The first step is to not be afraid! Animals can tell who is in charge, and they know who is in control of a situation. Have someone who is stronger and able to control them come out and help you until you feel more comfortable.


----------



## nchen7 (Feb 25, 2013)

you should take xymenah's suggestion of having a water bottle around. when he's charging, squirt his face and yell "NO". hopefully he'll learn eventually not to do that.
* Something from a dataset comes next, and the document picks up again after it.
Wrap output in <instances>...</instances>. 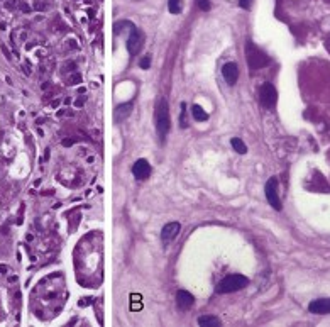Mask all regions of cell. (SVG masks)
<instances>
[{"label":"cell","mask_w":330,"mask_h":327,"mask_svg":"<svg viewBox=\"0 0 330 327\" xmlns=\"http://www.w3.org/2000/svg\"><path fill=\"white\" fill-rule=\"evenodd\" d=\"M191 115H193V119L197 120V122H204V120L208 119V114L205 112L204 107L198 105V104L191 105Z\"/></svg>","instance_id":"obj_12"},{"label":"cell","mask_w":330,"mask_h":327,"mask_svg":"<svg viewBox=\"0 0 330 327\" xmlns=\"http://www.w3.org/2000/svg\"><path fill=\"white\" fill-rule=\"evenodd\" d=\"M198 326L202 327H217L220 326V321L217 317H214V315H202V317H198Z\"/></svg>","instance_id":"obj_13"},{"label":"cell","mask_w":330,"mask_h":327,"mask_svg":"<svg viewBox=\"0 0 330 327\" xmlns=\"http://www.w3.org/2000/svg\"><path fill=\"white\" fill-rule=\"evenodd\" d=\"M180 126L188 127V120H187V104H181V115H180Z\"/></svg>","instance_id":"obj_17"},{"label":"cell","mask_w":330,"mask_h":327,"mask_svg":"<svg viewBox=\"0 0 330 327\" xmlns=\"http://www.w3.org/2000/svg\"><path fill=\"white\" fill-rule=\"evenodd\" d=\"M130 109H132V102H129V104H124V105H119V107L115 109V119L117 120L126 119V117L130 114Z\"/></svg>","instance_id":"obj_14"},{"label":"cell","mask_w":330,"mask_h":327,"mask_svg":"<svg viewBox=\"0 0 330 327\" xmlns=\"http://www.w3.org/2000/svg\"><path fill=\"white\" fill-rule=\"evenodd\" d=\"M132 175L137 178V180H146V178H149V175H151L149 161L144 160V158L137 160L136 163H134V166H132Z\"/></svg>","instance_id":"obj_7"},{"label":"cell","mask_w":330,"mask_h":327,"mask_svg":"<svg viewBox=\"0 0 330 327\" xmlns=\"http://www.w3.org/2000/svg\"><path fill=\"white\" fill-rule=\"evenodd\" d=\"M246 60L251 70H263V68H266L271 63L269 56L264 51H261L257 46H254L252 41H247L246 43Z\"/></svg>","instance_id":"obj_2"},{"label":"cell","mask_w":330,"mask_h":327,"mask_svg":"<svg viewBox=\"0 0 330 327\" xmlns=\"http://www.w3.org/2000/svg\"><path fill=\"white\" fill-rule=\"evenodd\" d=\"M142 44H144L142 33H141L137 27H132L129 37H127V51H129L130 56H136V54L141 51V48H142Z\"/></svg>","instance_id":"obj_6"},{"label":"cell","mask_w":330,"mask_h":327,"mask_svg":"<svg viewBox=\"0 0 330 327\" xmlns=\"http://www.w3.org/2000/svg\"><path fill=\"white\" fill-rule=\"evenodd\" d=\"M180 230H181V226L178 222L166 224V226L163 227V230H161V237H163V243L168 244V243H171L173 239H176V236L180 234Z\"/></svg>","instance_id":"obj_11"},{"label":"cell","mask_w":330,"mask_h":327,"mask_svg":"<svg viewBox=\"0 0 330 327\" xmlns=\"http://www.w3.org/2000/svg\"><path fill=\"white\" fill-rule=\"evenodd\" d=\"M251 3H252V0H239V5L242 7L244 10H249L251 9Z\"/></svg>","instance_id":"obj_20"},{"label":"cell","mask_w":330,"mask_h":327,"mask_svg":"<svg viewBox=\"0 0 330 327\" xmlns=\"http://www.w3.org/2000/svg\"><path fill=\"white\" fill-rule=\"evenodd\" d=\"M195 304V297L187 290H178L176 292V305L180 311H190Z\"/></svg>","instance_id":"obj_8"},{"label":"cell","mask_w":330,"mask_h":327,"mask_svg":"<svg viewBox=\"0 0 330 327\" xmlns=\"http://www.w3.org/2000/svg\"><path fill=\"white\" fill-rule=\"evenodd\" d=\"M259 102L264 109H273L278 102V92L274 88L273 83L266 82V83L261 85L259 88Z\"/></svg>","instance_id":"obj_4"},{"label":"cell","mask_w":330,"mask_h":327,"mask_svg":"<svg viewBox=\"0 0 330 327\" xmlns=\"http://www.w3.org/2000/svg\"><path fill=\"white\" fill-rule=\"evenodd\" d=\"M197 3H198V7H200L202 10H205V12H207V10H210V2H208V0H197Z\"/></svg>","instance_id":"obj_19"},{"label":"cell","mask_w":330,"mask_h":327,"mask_svg":"<svg viewBox=\"0 0 330 327\" xmlns=\"http://www.w3.org/2000/svg\"><path fill=\"white\" fill-rule=\"evenodd\" d=\"M308 311L317 315H327L330 314V298H317L308 305Z\"/></svg>","instance_id":"obj_10"},{"label":"cell","mask_w":330,"mask_h":327,"mask_svg":"<svg viewBox=\"0 0 330 327\" xmlns=\"http://www.w3.org/2000/svg\"><path fill=\"white\" fill-rule=\"evenodd\" d=\"M222 77L229 85H236L239 80V68L236 63H225L222 66Z\"/></svg>","instance_id":"obj_9"},{"label":"cell","mask_w":330,"mask_h":327,"mask_svg":"<svg viewBox=\"0 0 330 327\" xmlns=\"http://www.w3.org/2000/svg\"><path fill=\"white\" fill-rule=\"evenodd\" d=\"M139 66L142 68V70H147V68L151 66V54H146V56H142V58H141Z\"/></svg>","instance_id":"obj_18"},{"label":"cell","mask_w":330,"mask_h":327,"mask_svg":"<svg viewBox=\"0 0 330 327\" xmlns=\"http://www.w3.org/2000/svg\"><path fill=\"white\" fill-rule=\"evenodd\" d=\"M170 129H171L170 107H168L166 98H161V100L157 102V107H156V131H157V136H159V139L163 141V143H164V139H166Z\"/></svg>","instance_id":"obj_1"},{"label":"cell","mask_w":330,"mask_h":327,"mask_svg":"<svg viewBox=\"0 0 330 327\" xmlns=\"http://www.w3.org/2000/svg\"><path fill=\"white\" fill-rule=\"evenodd\" d=\"M230 144H232L234 151H237L239 154H246L247 153V146L244 144L242 139H239V137H232V139H230Z\"/></svg>","instance_id":"obj_15"},{"label":"cell","mask_w":330,"mask_h":327,"mask_svg":"<svg viewBox=\"0 0 330 327\" xmlns=\"http://www.w3.org/2000/svg\"><path fill=\"white\" fill-rule=\"evenodd\" d=\"M168 10L171 14H180L181 12V0H170L168 2Z\"/></svg>","instance_id":"obj_16"},{"label":"cell","mask_w":330,"mask_h":327,"mask_svg":"<svg viewBox=\"0 0 330 327\" xmlns=\"http://www.w3.org/2000/svg\"><path fill=\"white\" fill-rule=\"evenodd\" d=\"M249 285V278L244 275H227L217 285V294H234Z\"/></svg>","instance_id":"obj_3"},{"label":"cell","mask_w":330,"mask_h":327,"mask_svg":"<svg viewBox=\"0 0 330 327\" xmlns=\"http://www.w3.org/2000/svg\"><path fill=\"white\" fill-rule=\"evenodd\" d=\"M264 192H266V198L269 202V205L274 209V211H281L283 205H281V198L278 195V180L276 178H269L264 187Z\"/></svg>","instance_id":"obj_5"}]
</instances>
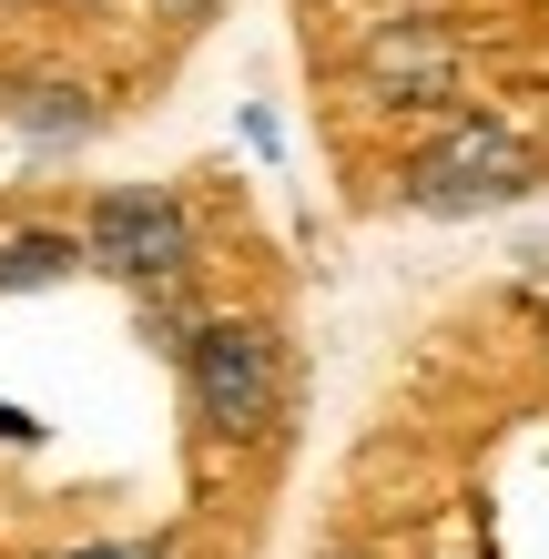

goats need to be taught manners just like people or dogs. some are easier to train than others. get the squirt bottle, some yummy treats and start trying to train. when he's good, give him a treat! you never know, he may turn into a really nice goat!


----------



## Susiestar (Jun 23, 2013)

When he comes near me I try to stand my ground, by kinda stopping my feet and moving closer to him jumping trying to scare him, sometimes it works sometimes he looks at me like I'm an idiot(understandable though). Would it help to get another goat? Like a bigger breed of goat to lower his confidence like he did to Oreo? He right now is the goat in charge, because Oreo has no horns to fight for dominance and he knows it. When I knocked Ebony over I think he fainted because I had never done that before, he took a while to get up like Oreo does when he faints. Ebony has been as bad now as he used to be, but It's not better than it was. To think all this started because of soup crackers..... I am extremely happy I hadn't been wearing the thing I kept the crackers in when it all started. It was one of those belt like things you keep dog treats in when you train them, I usually wore it but this day i was holding it, he was coming really close to me and attempting to ram me. I got scared and threw it at his face, he started raming the bag and throwing it into the air. Thats when the aggression started(It was about a year ago).


----------



## Susiestar (Jun 23, 2013)

I'm scared to give him treats if he knows I have him it will make him bumbard me for them, thats what I think he is aggressive about. I'm tried water and it doesn't stop him.


----------



## nchen7 (Feb 25, 2013)

only give when you think he's under control. i don't think he's aggressive, i think he's just being pushy for food. if he was aggressive, he'll likely rear up to head butt you. does he do that?

another way you can deter him is pinch his ear. goats bite one another's ears. i do that to my girls when they're misbehaving, and they stop.

maybe getting another bigger goat is not such a good idea. give this guy some proper training, and with time i'm sure he'll be a better goat.


----------



## Susiestar (Jun 23, 2013)

No.

I'm scared that if I pinch his ears he'll wip his head around and get me with his horns. 

Okay. I think so too, he was before we gave him those soup crackers. :laugh:


----------



## nchen7 (Feb 25, 2013)

darn soup crackers!

you'll do great! just use the spray bottle with water and a little vinegar. NO ONE likes to have vinegar water sprayed in their face!


----------



## Susiestar (Jun 23, 2013)

Thanks so much! Oreo thanks you too! He can have his beloved soup crackers back when his brother learns some manners.


----------



## xymenah (Jul 1, 2011)

Honestly it sounds like he needs to go in the freezer or a new home if he can't be dealt with. I'm sorry to sound harsh but its not good for Oreo to have to deal with it either. I KNOW how you feel. I have an aggressive goat. She hates humans and other goats and beats on both. She does not mess with me because she knows I will throw her to the ground or whack her horns with a stick if she does. She is kept separate from the others most of the time for their safety. It sounds like you are afraid of getting hurt and that is understandable but this behavior issue did NOT come from soup crackers it came from him not being taught to respect you or humans in general. If you are not calmly confident(not aggressively confident) enough to handle his issues its best for all of you if Ebony goes somewhere else.


----------